**QUOTED PASSAGE:**
====

I’m not saying that Jesus didn’t say some very profound things, bringing the focus of our exisistence on loving God and each other instead of simply following the law for the sake of the law. I’m saying that the need for this kind substitionary attonement as commonly understood was unnecessary within the concept of Jewish belief (please note: I am not Jewish). If you have the Jewish Messiah, than things should coincide with Jewish beliefs. Christianity as a stand alone theology is more acceptable to me than being the completion of Judaic theology. But that is difficult to do since the basis of Jesus and his Messiah-hood is based in very liberal and sometimes obscure interpretation of OT scripture.

But then again Lib, you seem to be all about uncommon understanding and interpretations :slight_smile:

But which interpretation is the correct one? Which interpretation is the most accurate? They can’t all be right.

Probably cooling out somewhere with Elvis. :wink:

[QUOTE]
*Originally posted by jab1 *
**

They can if no one pays attention and most people don’t want to look for answers. They want someone else to supply them and not to be confused by the facts.

I should have previewed that one. For those of you that didn’t notice the above quote was totally that of jab1

Mayor

I guess the reason my understandings are uncommon is because of my initial axioms. As I see it, God is Spirit. As such, He is not made of atoms. That is, He is not a part of the physical universe, but rather is an Agent ablatively separate from it. We, in His image, likewise are essentially Spirit. As Jesus said, flesh counts for nothing. Our essence is not flesh, not brains, but Spirit. No, that does not mean that we shouldn’t use our brains. It simply means what it says, that the essential part of us that matters in the Big Moral Play is the part that has potential for immortality.

====

**DATA ROWS:**
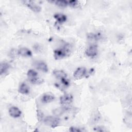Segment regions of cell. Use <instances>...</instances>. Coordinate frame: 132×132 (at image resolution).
<instances>
[{
	"instance_id": "obj_1",
	"label": "cell",
	"mask_w": 132,
	"mask_h": 132,
	"mask_svg": "<svg viewBox=\"0 0 132 132\" xmlns=\"http://www.w3.org/2000/svg\"><path fill=\"white\" fill-rule=\"evenodd\" d=\"M72 51V46L69 43H67L61 47L54 51V56L55 59L59 60L69 56Z\"/></svg>"
},
{
	"instance_id": "obj_2",
	"label": "cell",
	"mask_w": 132,
	"mask_h": 132,
	"mask_svg": "<svg viewBox=\"0 0 132 132\" xmlns=\"http://www.w3.org/2000/svg\"><path fill=\"white\" fill-rule=\"evenodd\" d=\"M60 119L56 116H48L45 117L43 120V122L45 125L52 128H55L58 126L60 123Z\"/></svg>"
},
{
	"instance_id": "obj_3",
	"label": "cell",
	"mask_w": 132,
	"mask_h": 132,
	"mask_svg": "<svg viewBox=\"0 0 132 132\" xmlns=\"http://www.w3.org/2000/svg\"><path fill=\"white\" fill-rule=\"evenodd\" d=\"M73 96L68 93H66L61 96L60 97V103L62 105L68 106L71 104L73 102Z\"/></svg>"
},
{
	"instance_id": "obj_4",
	"label": "cell",
	"mask_w": 132,
	"mask_h": 132,
	"mask_svg": "<svg viewBox=\"0 0 132 132\" xmlns=\"http://www.w3.org/2000/svg\"><path fill=\"white\" fill-rule=\"evenodd\" d=\"M97 46L96 44H92L89 46L86 51V55L90 57H94L97 54Z\"/></svg>"
},
{
	"instance_id": "obj_5",
	"label": "cell",
	"mask_w": 132,
	"mask_h": 132,
	"mask_svg": "<svg viewBox=\"0 0 132 132\" xmlns=\"http://www.w3.org/2000/svg\"><path fill=\"white\" fill-rule=\"evenodd\" d=\"M23 3L32 11L35 12H39L41 11V8L31 1H23Z\"/></svg>"
},
{
	"instance_id": "obj_6",
	"label": "cell",
	"mask_w": 132,
	"mask_h": 132,
	"mask_svg": "<svg viewBox=\"0 0 132 132\" xmlns=\"http://www.w3.org/2000/svg\"><path fill=\"white\" fill-rule=\"evenodd\" d=\"M55 100V96L52 92H46L44 93L41 98V101L43 103H49Z\"/></svg>"
},
{
	"instance_id": "obj_7",
	"label": "cell",
	"mask_w": 132,
	"mask_h": 132,
	"mask_svg": "<svg viewBox=\"0 0 132 132\" xmlns=\"http://www.w3.org/2000/svg\"><path fill=\"white\" fill-rule=\"evenodd\" d=\"M87 70L84 67L77 68L73 74L74 77L77 79H81L86 75Z\"/></svg>"
},
{
	"instance_id": "obj_8",
	"label": "cell",
	"mask_w": 132,
	"mask_h": 132,
	"mask_svg": "<svg viewBox=\"0 0 132 132\" xmlns=\"http://www.w3.org/2000/svg\"><path fill=\"white\" fill-rule=\"evenodd\" d=\"M35 67L38 70L43 72H47L48 71V68L47 64L43 61H36L34 63Z\"/></svg>"
},
{
	"instance_id": "obj_9",
	"label": "cell",
	"mask_w": 132,
	"mask_h": 132,
	"mask_svg": "<svg viewBox=\"0 0 132 132\" xmlns=\"http://www.w3.org/2000/svg\"><path fill=\"white\" fill-rule=\"evenodd\" d=\"M70 109V107L68 106H63L57 108L53 111V113L55 116L58 117L63 114L66 111H68Z\"/></svg>"
},
{
	"instance_id": "obj_10",
	"label": "cell",
	"mask_w": 132,
	"mask_h": 132,
	"mask_svg": "<svg viewBox=\"0 0 132 132\" xmlns=\"http://www.w3.org/2000/svg\"><path fill=\"white\" fill-rule=\"evenodd\" d=\"M9 114L11 117L15 118L20 117L22 112L17 107L12 106L9 109Z\"/></svg>"
},
{
	"instance_id": "obj_11",
	"label": "cell",
	"mask_w": 132,
	"mask_h": 132,
	"mask_svg": "<svg viewBox=\"0 0 132 132\" xmlns=\"http://www.w3.org/2000/svg\"><path fill=\"white\" fill-rule=\"evenodd\" d=\"M18 54L23 57H30L32 56L31 51L26 47H21L18 51Z\"/></svg>"
},
{
	"instance_id": "obj_12",
	"label": "cell",
	"mask_w": 132,
	"mask_h": 132,
	"mask_svg": "<svg viewBox=\"0 0 132 132\" xmlns=\"http://www.w3.org/2000/svg\"><path fill=\"white\" fill-rule=\"evenodd\" d=\"M54 17L56 20V23H58V24H61L67 21V16L61 13H56L54 14Z\"/></svg>"
},
{
	"instance_id": "obj_13",
	"label": "cell",
	"mask_w": 132,
	"mask_h": 132,
	"mask_svg": "<svg viewBox=\"0 0 132 132\" xmlns=\"http://www.w3.org/2000/svg\"><path fill=\"white\" fill-rule=\"evenodd\" d=\"M53 75L54 76L59 79H62L63 78H67V74L62 70H55L53 72Z\"/></svg>"
},
{
	"instance_id": "obj_14",
	"label": "cell",
	"mask_w": 132,
	"mask_h": 132,
	"mask_svg": "<svg viewBox=\"0 0 132 132\" xmlns=\"http://www.w3.org/2000/svg\"><path fill=\"white\" fill-rule=\"evenodd\" d=\"M18 91L19 93L23 94H27L29 93L30 88L29 86L25 83H22L20 86Z\"/></svg>"
},
{
	"instance_id": "obj_15",
	"label": "cell",
	"mask_w": 132,
	"mask_h": 132,
	"mask_svg": "<svg viewBox=\"0 0 132 132\" xmlns=\"http://www.w3.org/2000/svg\"><path fill=\"white\" fill-rule=\"evenodd\" d=\"M10 68L9 64L5 62H2L1 63V66H0V74L1 75H3V74L6 73L8 69Z\"/></svg>"
},
{
	"instance_id": "obj_16",
	"label": "cell",
	"mask_w": 132,
	"mask_h": 132,
	"mask_svg": "<svg viewBox=\"0 0 132 132\" xmlns=\"http://www.w3.org/2000/svg\"><path fill=\"white\" fill-rule=\"evenodd\" d=\"M27 75L28 78V79H30L34 78L36 77H38V73L34 70L30 69L28 71Z\"/></svg>"
},
{
	"instance_id": "obj_17",
	"label": "cell",
	"mask_w": 132,
	"mask_h": 132,
	"mask_svg": "<svg viewBox=\"0 0 132 132\" xmlns=\"http://www.w3.org/2000/svg\"><path fill=\"white\" fill-rule=\"evenodd\" d=\"M52 2L60 7H65L68 6V1H56Z\"/></svg>"
},
{
	"instance_id": "obj_18",
	"label": "cell",
	"mask_w": 132,
	"mask_h": 132,
	"mask_svg": "<svg viewBox=\"0 0 132 132\" xmlns=\"http://www.w3.org/2000/svg\"><path fill=\"white\" fill-rule=\"evenodd\" d=\"M29 80L31 83L34 84H37V85L41 84L42 83H43V82L44 81L42 78H40L38 77H36L34 78L29 79Z\"/></svg>"
},
{
	"instance_id": "obj_19",
	"label": "cell",
	"mask_w": 132,
	"mask_h": 132,
	"mask_svg": "<svg viewBox=\"0 0 132 132\" xmlns=\"http://www.w3.org/2000/svg\"><path fill=\"white\" fill-rule=\"evenodd\" d=\"M101 36L100 33H98V34L91 33L88 36V38L89 39H90L91 40H99L101 38Z\"/></svg>"
},
{
	"instance_id": "obj_20",
	"label": "cell",
	"mask_w": 132,
	"mask_h": 132,
	"mask_svg": "<svg viewBox=\"0 0 132 132\" xmlns=\"http://www.w3.org/2000/svg\"><path fill=\"white\" fill-rule=\"evenodd\" d=\"M68 5L71 6V7L75 8L78 6L79 2L77 1L73 0V1H68Z\"/></svg>"
},
{
	"instance_id": "obj_21",
	"label": "cell",
	"mask_w": 132,
	"mask_h": 132,
	"mask_svg": "<svg viewBox=\"0 0 132 132\" xmlns=\"http://www.w3.org/2000/svg\"><path fill=\"white\" fill-rule=\"evenodd\" d=\"M69 131H72V132H81L82 131H83V130L81 129L80 128L77 127H75V126H72L71 127H70L69 128Z\"/></svg>"
},
{
	"instance_id": "obj_22",
	"label": "cell",
	"mask_w": 132,
	"mask_h": 132,
	"mask_svg": "<svg viewBox=\"0 0 132 132\" xmlns=\"http://www.w3.org/2000/svg\"><path fill=\"white\" fill-rule=\"evenodd\" d=\"M94 130L96 131H107V129L102 126H96L94 128Z\"/></svg>"
},
{
	"instance_id": "obj_23",
	"label": "cell",
	"mask_w": 132,
	"mask_h": 132,
	"mask_svg": "<svg viewBox=\"0 0 132 132\" xmlns=\"http://www.w3.org/2000/svg\"><path fill=\"white\" fill-rule=\"evenodd\" d=\"M37 116H38V119L39 120H42V119H43V114L42 113V112L41 111H37Z\"/></svg>"
}]
</instances>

====

**THE REQUEST:** In the forum discussion about Jesus and Jewish belief, what reason does the last post give for that poster's understandings being uncommon?

**ANSWER FOR THIS EXERCISE:** The poster's initial axioms.